Interesting, I do not get the results you do. What additional parameters are you using? Here is a link to some of my tests, with all default settings, some in v5 some in v4. https://twitter.com/eb_french/status/1651370091869786112
none and as an experienced user you should know that's it's not one shot and most of the time not even few shot... You can't compare cherry picked press images with few shots of a 5 second prompt. I don't know why you want to hype something up if you can't really compare it. It seems extremly attention grifting.
Just look at their cherry picks in this discord... https://discord.com/invite/pxewcvSvNx .
It's overfitted on images with copyright (afghan girl) and doesn't show more "compositional power" at all most of the time ignoring half of the prompt.

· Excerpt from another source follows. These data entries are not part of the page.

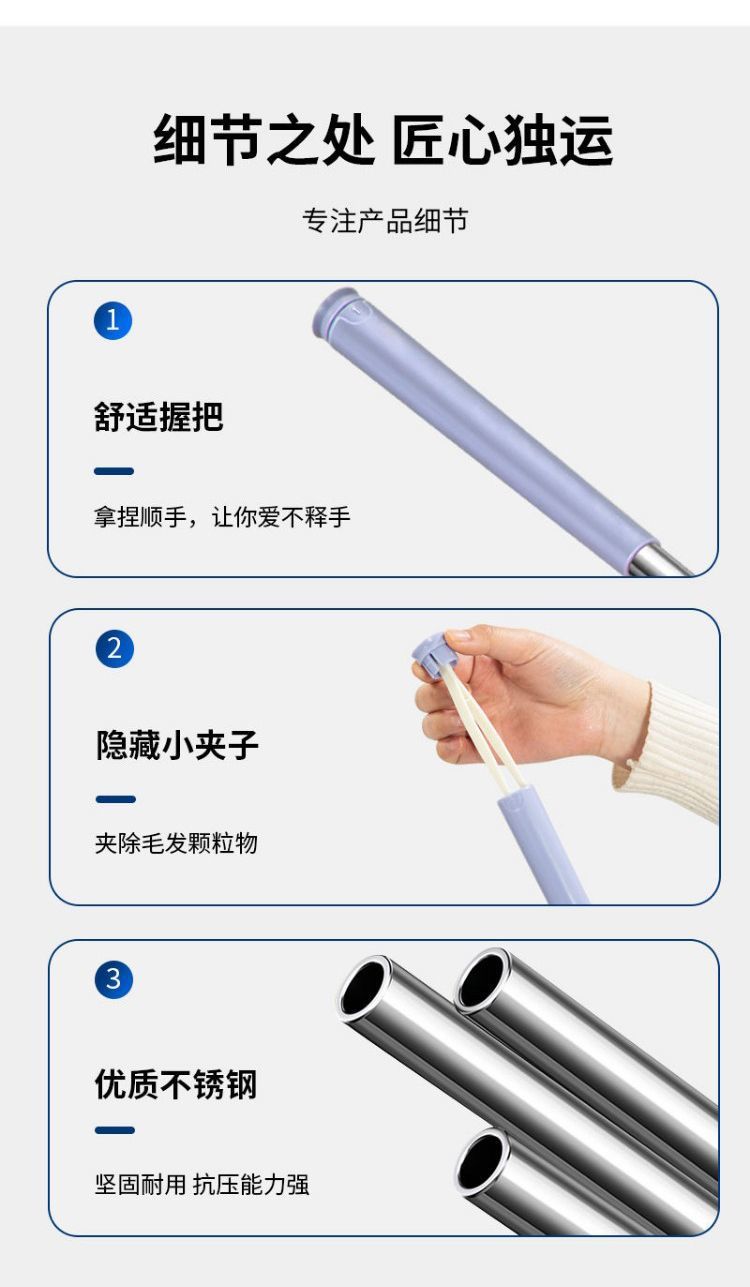 细节之处 匠心独运

专注产品细节

1

舒适握把

拿捏顺手，让你爱不释手

2

隐藏小夹子

夹除毛发颗粒物

3

优质不锈钢

坚固耐用 抗压能力强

> as an experienced user you should know that's it's not one shot
Being "not one shot" for most nontrivial prompts is a failure of current t2i models, its what they all strive for and its what DF supposedly does a lot better. And, while its possible to spin things pretty hard when people can't bang on it themselves, I think the indication is that it is, in fact, a major leap forward from the best current consumer-available t2i models (it looks pretty comparable to Google Imagen – a little bit worse benchmark scores – which is unsurprising since it seems to be an implementation of exactly the architecture described in Google's Imagen paper.
> It’s overfitted on images with copyright (afghan girl)

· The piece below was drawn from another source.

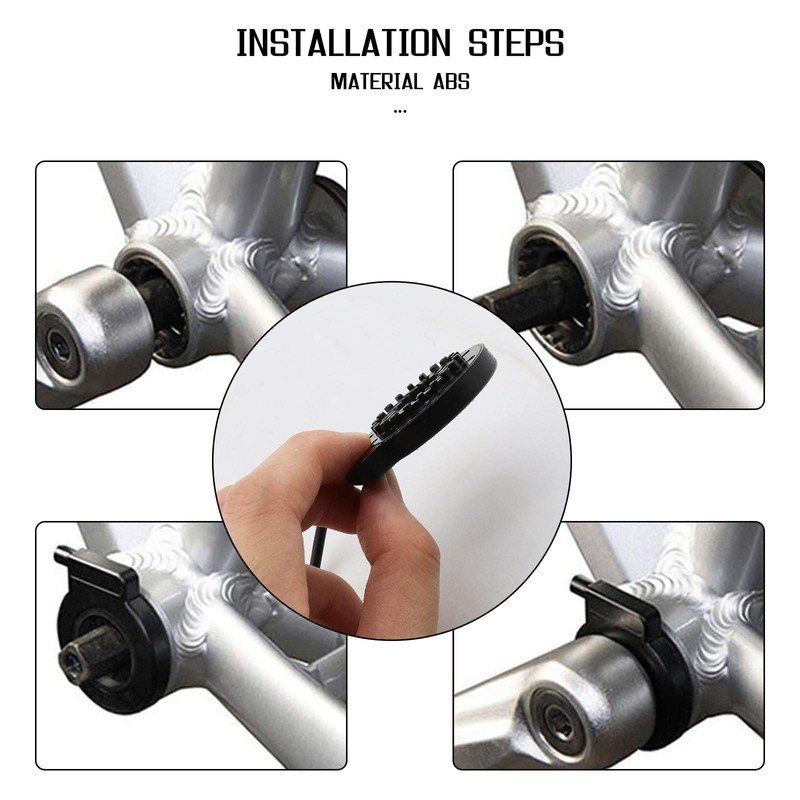 INSTALLATION STEPS

MATERIAL ABS

...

It’s…not, though. Sure, the picture with a prompt which is suggestive of that (down to even specifying the same film type) gives off a vibe that completely feels, if you haven’t recently looked at the famous picture but are familiar with it, like a “cleaned up” version of that picture, so you might intuitively feel its from overfitting, that it is basically reproducing the original image with slight variations.
Look at the two pictures side-by-side and there is basically nothing similar about them except exactly the things specified in the prompt, and pretty much every aspect of the way that those elements of the prompt is interpreted in the DF image is unlike the other image.
It's not a major leap not even a small one because it's exactly like imagen. It's stability giving some Ukrainian refugees compute time to train "their" model for publicity. It's about the whom and not what as it should be.
I "feel" nothing I am telling it how it is. Look at the afghan girl example again it. Close up portrait, same clothing, same comp, expressive eyes... and most important burn in like every other overfitted image in diffusion networks.
You guys all want it to be something special and I get it, new content, new shiny toy but it's neither a good architecture nor a good implementation.
> It’s not a major leap not even a small one because it’s exactly like imagen.
I would agree, if imagen was a “consumer-available t2i model”. What’s available is a research paper with demo images from Google. The model itself is locked up inside Google, notionally because they haven’t solved filtering issues with it.
> Look at the afghan girl example again it. Close up portrait, same clothing, same comp, expressive eyes…
You look at it again, literally none of those things are the same: its not the same clothing (the material and color of the head scarf is different, the headscarf is the only visible clothing in the DF image, whereas that is not the case in the famous image), the condition of the head scarf is different, the hair color is different, the hair style is different, the hair texture is different, the face shape is different, the individual facial features are different, the eye color is much more brown in the DF image, the facial expression is different, the DF image has lipstick and eyeshadow, the famous image has a dirty face and no makeup, the headscarf is worn differently in the two images, the background is different, the lighting is different, and the faces are framed differently.
The similarities are (1) its a close up portrait, (2) a general ethnic similarity, and (3) they are both wearing a red (though very different red) head scarf, (4) and they are both looking straight into the camera. (2)-(4) are explicitly prompted, (1) is strongly implied in the prompt addressing nothing that isn’t related to the face/head. This isn’t “overfitting on a copyright image” its getting what you prompt, with no other similarity to the existing image.
> You guys all want it to be something special and I get it,
I’m actually kind of annoyed, because I’ve been collecting tooling, checkpoints, and other support for, and spending quite a bit of time getting proficient in dealing with the quirks of, Stable Diffusion. But, that’s life.
> it’s neither a good architecture nor a good implementation.
I’d be interested in hearing your specific criticism of the architecture and implementation, but hopefully its more grounded in fact than your criticism of the one image...
0/16 images have a red cube on a green sphere.